Votre travail:
1. Pour chacune des affirmations suivantes, indiquez si elle concorde avec l'article sur la sauvegarde financière accélérée (oui ou non), puis citez les mots de l'article qui tranchent.
(a) Le cadre mandat ad hoc/conciliation trouve sa limite lorsque des établissements financiers minoritaires refusent le choix de la majorité.
(b) Plusieurs procédures de sauvegarde financière accélérée avaient déjà été ouvertes au moment où l'article a été écrit.
(c) Les restructurations de dettes se font de plus en plus rares.
2. Répondez brièvement à ces questions à partir de l'article sur la sauvegarde financière accélérée.
(a) Quel couple constitue déjà un cadre sécurisé de discussions ?
(b) Par quel sigle la sauvegarde financière accélérée est-elle désignée ?
(c) Qu'est-ce qui s'est engagé entre professionnels ?
3. Reprenez l'article sur la sauvegarde financière accélérée juste après sa dernière phrase et poursuivez-le.

Texte de la page:
● ● ●
Par Bernard Valla et Romain Lochon. PwC
Les restructurations de dettes se multiplient et les outils de négociation sont toujours utiles. Le couple mandat ad hoc/conciliation constitue déjà un cadre sécurisé de discussions. Ce cadre trouve sa limite lorsque des établissements financiers minoritaires n’adhèrent pas au choix de la majorité. D’où le recours à la sauvegarde financière accélérée (SFA). Est-ce si évident ?

Il faut bien accrocher l’attention du lecteur avec un titre nécessairement présomptueux ! Car de procédures de sauvegarde financière accélérée, aucune n’a encore été ouverte à la date de la rédaction de cet article. Une petite compétition s’est même engagée entre professionnels pour être le premier ! Nonobstant cette précision de contexte, quelques enseignements apparaissent d’ores et déjà quant à la mise en œuvre de
cette procédure.
● ● ●
Enregistrements fournis:

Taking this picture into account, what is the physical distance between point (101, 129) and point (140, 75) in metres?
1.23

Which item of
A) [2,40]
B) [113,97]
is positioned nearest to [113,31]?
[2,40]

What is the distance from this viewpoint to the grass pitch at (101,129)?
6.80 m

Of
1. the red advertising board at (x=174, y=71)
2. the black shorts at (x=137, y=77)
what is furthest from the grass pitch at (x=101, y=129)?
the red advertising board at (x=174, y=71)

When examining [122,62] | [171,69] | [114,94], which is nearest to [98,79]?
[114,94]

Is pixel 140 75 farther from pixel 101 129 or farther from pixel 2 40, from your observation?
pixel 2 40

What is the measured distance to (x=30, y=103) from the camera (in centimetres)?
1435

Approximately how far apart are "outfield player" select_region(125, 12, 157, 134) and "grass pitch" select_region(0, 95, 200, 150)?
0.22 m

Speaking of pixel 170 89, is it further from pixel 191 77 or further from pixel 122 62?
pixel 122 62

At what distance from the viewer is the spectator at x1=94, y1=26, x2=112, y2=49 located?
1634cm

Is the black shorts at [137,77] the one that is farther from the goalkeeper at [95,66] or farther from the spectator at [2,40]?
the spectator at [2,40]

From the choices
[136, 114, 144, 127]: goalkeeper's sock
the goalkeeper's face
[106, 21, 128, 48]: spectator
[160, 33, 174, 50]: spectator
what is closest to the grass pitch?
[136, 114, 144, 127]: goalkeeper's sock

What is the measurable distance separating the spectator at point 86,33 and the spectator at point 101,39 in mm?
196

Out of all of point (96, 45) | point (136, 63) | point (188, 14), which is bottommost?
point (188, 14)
● ● ●
Réponses attendues:
1.
(a) Oui : « Ce cadre trouve sa limite lorsque des établissements financiers minoritaires n’adhèrent pas au choix de la majorité. »
(b) Non : « aucune n’a encore été ouverte à la date de la rédaction de cet article »
(c) Non : « Les restructurations de dettes se multiplient »

2.
(a) Le couple mandat ad hoc/conciliation.
(b) SFA.
(c) Une petite compétition pour être le premier.

3.
La SFA : argument de coercition d’une conciliation mal engagée
La SFA a été conçue pour être le prolongement de conciliations bloquées et permettre à une majorité (aux deux tiers) de créanciers financiers d’imposer leur choix d’une solution aux établissements financiers récalcitrants mais minoritaires. La mécanique résulte donc du choix d’une majorité imposé aux minoritaires et constitue un vrai changement par rapport au contexte de la conciliation qui impose l’accord de chacun. L’évocation de la SFA et la pédagogie qui va avec, à l’occasion de négociations en conciliation, ont permis dans plusieurs cas récents de conclure in extremis des accords. Certains établissements récalcitrants se seraient même laissés «?convaincre?» de régulariser l’accord de conciliation dans le temps du délibéré du tribunal pour l’ouverture d’une SFA. L’une des utilités de la SFA semble donc résider dans le pouvoir de conviction que sa «?mécanique?» représente envers des établissements financiers minoritaires. Sa seule évocation pèse sur les débats. Ceci explique probablement pourquoi il n’y a pas eu encore de procédure ouverte. En outre, on peut présumer que l’ouverture de ce type de procédure s’inscrira dans un climat d’opposition entre des majoritaires convaincus qui imposeront leur décision à des minoritaires résistants. Ceux-ci pourraient user de toutes les voies de recours possibles afin d’échapper au choix majoritaire. Des contentieux à venir ?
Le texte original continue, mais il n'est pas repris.